*Task to complete*
Reproduce the bluff jumping post below word for word, from its title through its final sentence.

*Excerpted text*

------------------------------------

How Many EMTs Does it Take to Rescue a Bluff Jumper?

First of all, read this news story. It involves my alma mater, Concordia University Wisconsin.

When I was in school, one of our favorite activities to do on a lazy winter afternoon (when it wasn't too cold, or too windy, or snowing, or mysteriously foggy) was something we called "bluff jumping." It was best after a fresh deep snow, as this created the cushion needed to create a pillow-like effect that prevented dread accidents like the one described in the story.

Bluff jumping, like most college activities, was both ill-advised and exhilarating. Allow me to set the scene: Along the entire East side of the CUW campus there is a bluff that overlooks Lake Michigan. This bluff was very steep (a lot steeper than it is now, I hear) and stretched approx. 350 feet down to the beach below. Our mission was to find a very steep and very clear portion of the bluff, so that we could have a fun and clear slide when we eventually landed. Most of the time we used a cleared-out section near all the parking lots and stuff, where a makeshift hiking trail had been constructed by students that had come before us.* It was clear, and the snow fell in white blankets, 2 feet deep at least by the time January rolled around.

What you would do when you "bluff jumped" was simple: Dress in winter clothes from head to toe (very important) and either take a running start or just dead-jump off the side of the bluff. Not exciting, you say? Well, the main excitement came from the fact that the bluff was so steep that you could not see the ground beneath the lip of the bluff. You had to take it on faith that the ground was actually there. By all appearances, you were jumping off the side of a 90 degree cliff to your death. Even though you know the snowy pillow is down there, it's still insane, because you're jumping blind.

------------------------------------

*Listed records*
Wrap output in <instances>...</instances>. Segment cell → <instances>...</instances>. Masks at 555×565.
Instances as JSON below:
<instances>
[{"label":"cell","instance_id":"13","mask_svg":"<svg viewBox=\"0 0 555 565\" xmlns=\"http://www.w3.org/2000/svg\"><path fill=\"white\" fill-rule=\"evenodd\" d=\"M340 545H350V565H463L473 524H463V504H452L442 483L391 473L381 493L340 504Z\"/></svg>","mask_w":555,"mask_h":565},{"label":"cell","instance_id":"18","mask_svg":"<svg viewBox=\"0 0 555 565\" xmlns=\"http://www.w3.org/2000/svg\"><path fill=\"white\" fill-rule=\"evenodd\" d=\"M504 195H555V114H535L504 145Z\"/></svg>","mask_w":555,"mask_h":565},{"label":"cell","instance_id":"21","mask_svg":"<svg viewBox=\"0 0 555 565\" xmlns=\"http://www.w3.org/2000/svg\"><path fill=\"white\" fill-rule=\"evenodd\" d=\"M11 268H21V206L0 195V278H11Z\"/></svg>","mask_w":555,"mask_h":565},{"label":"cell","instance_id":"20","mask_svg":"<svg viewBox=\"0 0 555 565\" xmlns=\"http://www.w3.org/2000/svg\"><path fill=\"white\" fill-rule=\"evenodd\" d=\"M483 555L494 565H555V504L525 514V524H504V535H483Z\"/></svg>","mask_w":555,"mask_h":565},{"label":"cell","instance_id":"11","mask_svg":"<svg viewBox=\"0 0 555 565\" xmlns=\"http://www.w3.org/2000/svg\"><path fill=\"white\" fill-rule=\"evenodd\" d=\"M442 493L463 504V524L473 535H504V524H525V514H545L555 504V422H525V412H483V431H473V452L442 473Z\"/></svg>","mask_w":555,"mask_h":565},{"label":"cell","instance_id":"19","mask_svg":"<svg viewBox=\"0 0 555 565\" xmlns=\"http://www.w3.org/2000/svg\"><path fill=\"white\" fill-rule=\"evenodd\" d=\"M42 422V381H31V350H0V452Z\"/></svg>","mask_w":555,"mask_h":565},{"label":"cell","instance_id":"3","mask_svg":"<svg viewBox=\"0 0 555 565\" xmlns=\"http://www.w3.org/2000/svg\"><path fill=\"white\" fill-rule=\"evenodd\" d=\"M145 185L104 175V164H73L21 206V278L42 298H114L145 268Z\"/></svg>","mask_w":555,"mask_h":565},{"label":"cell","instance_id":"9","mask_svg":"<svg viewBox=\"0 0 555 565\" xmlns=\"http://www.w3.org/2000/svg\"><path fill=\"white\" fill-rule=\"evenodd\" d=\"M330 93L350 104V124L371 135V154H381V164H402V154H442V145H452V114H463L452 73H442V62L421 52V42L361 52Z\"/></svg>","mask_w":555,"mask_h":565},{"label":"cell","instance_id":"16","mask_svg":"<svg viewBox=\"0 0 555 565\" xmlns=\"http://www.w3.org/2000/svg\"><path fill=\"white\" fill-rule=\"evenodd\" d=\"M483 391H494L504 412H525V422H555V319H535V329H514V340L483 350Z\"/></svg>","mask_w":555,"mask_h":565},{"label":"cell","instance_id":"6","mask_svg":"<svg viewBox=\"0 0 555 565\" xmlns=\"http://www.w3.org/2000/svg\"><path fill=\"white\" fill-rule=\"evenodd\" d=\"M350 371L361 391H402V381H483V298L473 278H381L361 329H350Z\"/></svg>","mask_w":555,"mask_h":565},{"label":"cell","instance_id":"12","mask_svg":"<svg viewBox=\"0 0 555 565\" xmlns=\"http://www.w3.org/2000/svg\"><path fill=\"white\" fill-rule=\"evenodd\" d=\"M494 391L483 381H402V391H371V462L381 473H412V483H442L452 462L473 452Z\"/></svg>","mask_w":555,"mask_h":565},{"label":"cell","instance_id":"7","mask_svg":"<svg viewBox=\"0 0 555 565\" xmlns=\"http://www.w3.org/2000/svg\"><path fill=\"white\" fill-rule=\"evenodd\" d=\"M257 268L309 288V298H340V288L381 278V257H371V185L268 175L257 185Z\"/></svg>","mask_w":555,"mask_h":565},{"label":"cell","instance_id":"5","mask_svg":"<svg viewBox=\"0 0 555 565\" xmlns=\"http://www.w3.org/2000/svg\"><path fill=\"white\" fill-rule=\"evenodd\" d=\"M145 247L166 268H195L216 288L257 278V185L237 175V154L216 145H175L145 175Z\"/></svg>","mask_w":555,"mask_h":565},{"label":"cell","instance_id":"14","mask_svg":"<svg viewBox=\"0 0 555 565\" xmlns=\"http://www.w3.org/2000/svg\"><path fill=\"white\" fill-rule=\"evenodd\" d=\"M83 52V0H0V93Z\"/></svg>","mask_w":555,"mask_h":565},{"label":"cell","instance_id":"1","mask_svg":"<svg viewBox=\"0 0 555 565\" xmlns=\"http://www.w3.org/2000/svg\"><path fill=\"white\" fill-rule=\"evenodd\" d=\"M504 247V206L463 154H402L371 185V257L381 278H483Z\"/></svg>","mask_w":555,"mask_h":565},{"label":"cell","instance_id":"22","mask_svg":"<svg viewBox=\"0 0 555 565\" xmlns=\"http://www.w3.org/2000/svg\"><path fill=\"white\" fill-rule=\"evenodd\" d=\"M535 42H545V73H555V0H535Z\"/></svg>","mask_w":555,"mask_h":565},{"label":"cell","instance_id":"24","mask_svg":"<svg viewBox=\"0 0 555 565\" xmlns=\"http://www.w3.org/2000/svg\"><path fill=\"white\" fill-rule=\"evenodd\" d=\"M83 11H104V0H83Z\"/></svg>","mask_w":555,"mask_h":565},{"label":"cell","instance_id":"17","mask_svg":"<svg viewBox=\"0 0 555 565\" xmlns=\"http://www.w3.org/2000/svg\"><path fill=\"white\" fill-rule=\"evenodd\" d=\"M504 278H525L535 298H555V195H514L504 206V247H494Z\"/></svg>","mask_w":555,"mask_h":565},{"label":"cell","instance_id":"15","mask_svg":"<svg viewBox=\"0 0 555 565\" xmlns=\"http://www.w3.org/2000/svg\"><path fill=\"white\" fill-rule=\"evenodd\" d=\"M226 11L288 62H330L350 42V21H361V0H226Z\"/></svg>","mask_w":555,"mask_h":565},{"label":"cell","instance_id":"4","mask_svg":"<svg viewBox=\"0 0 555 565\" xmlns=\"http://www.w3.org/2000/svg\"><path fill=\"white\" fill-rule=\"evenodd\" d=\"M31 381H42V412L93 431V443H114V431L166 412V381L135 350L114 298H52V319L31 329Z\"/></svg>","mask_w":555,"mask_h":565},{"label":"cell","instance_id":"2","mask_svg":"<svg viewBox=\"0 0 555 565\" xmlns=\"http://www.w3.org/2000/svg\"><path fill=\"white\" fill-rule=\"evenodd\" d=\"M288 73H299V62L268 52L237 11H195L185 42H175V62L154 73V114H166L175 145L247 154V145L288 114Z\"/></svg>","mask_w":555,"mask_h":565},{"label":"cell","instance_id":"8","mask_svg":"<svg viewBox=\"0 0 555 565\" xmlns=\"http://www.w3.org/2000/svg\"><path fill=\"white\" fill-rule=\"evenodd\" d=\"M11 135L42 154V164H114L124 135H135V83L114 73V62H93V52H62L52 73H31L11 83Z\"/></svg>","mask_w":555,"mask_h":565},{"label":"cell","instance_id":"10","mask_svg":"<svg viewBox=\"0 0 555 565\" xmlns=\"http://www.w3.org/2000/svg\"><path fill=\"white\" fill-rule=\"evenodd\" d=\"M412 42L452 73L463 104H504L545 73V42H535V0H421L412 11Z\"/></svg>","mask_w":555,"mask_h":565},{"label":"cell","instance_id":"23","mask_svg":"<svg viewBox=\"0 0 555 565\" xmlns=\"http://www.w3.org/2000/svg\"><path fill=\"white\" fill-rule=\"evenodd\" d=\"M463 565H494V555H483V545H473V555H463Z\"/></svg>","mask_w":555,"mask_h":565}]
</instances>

------------------------------------

*Correct output*
How Many EMTs Does it Take to Rescue a Bluff Jumper?

First of all, read this news story. It involves my alma mater, Concordia University Wisconsin.

When I was in school, one of our favorite activities to do on a lazy winter afternoon (when it wasn't too cold, or too windy, or snowing, or mysteriously foggy) was something we called "bluff jumping." It was best after a fresh deep snow, as this created the cushion needed to create a pillow-like effect that prevented dread accidents like the one described in the story.

Bluff jumping, like most college activities, was both ill-advised and exhilarating. Allow me to set the scene: Along the entire East side of the CUW campus there is a bluff that overlooks Lake Michigan. This bluff was very steep (a lot steeper than it is now, I hear) and stretched approx. 350 feet down to the beach below. Our mission was to find a very steep and very clear portion of the bluff, so that we could have a fun and clear slide when we eventually landed. Most of the time we used a cleared-out section near all the parking lots and stuff, where a makeshift hiking trail had been constructed by students that had come before us.* It was clear, and the snow fell in white blankets, 2 feet deep at least by the time January rolled around.

What you would do when you "bluff jumped" was simple: Dress in winter clothes from head to toe (very important) and either take a running start or just dead-jump off the side of the bluff. Not exciting, you say? Well, the main excitement came from the fact that the bluff was so steep that you could not see the ground beneath the lip of the bluff. You had to take it on faith that the ground was actually there. By all appearances, you were jumping off the side of a 90 degree cliff to your death. Even though you know the snowy pillow is down there, it's still insane, because you're jumping blind.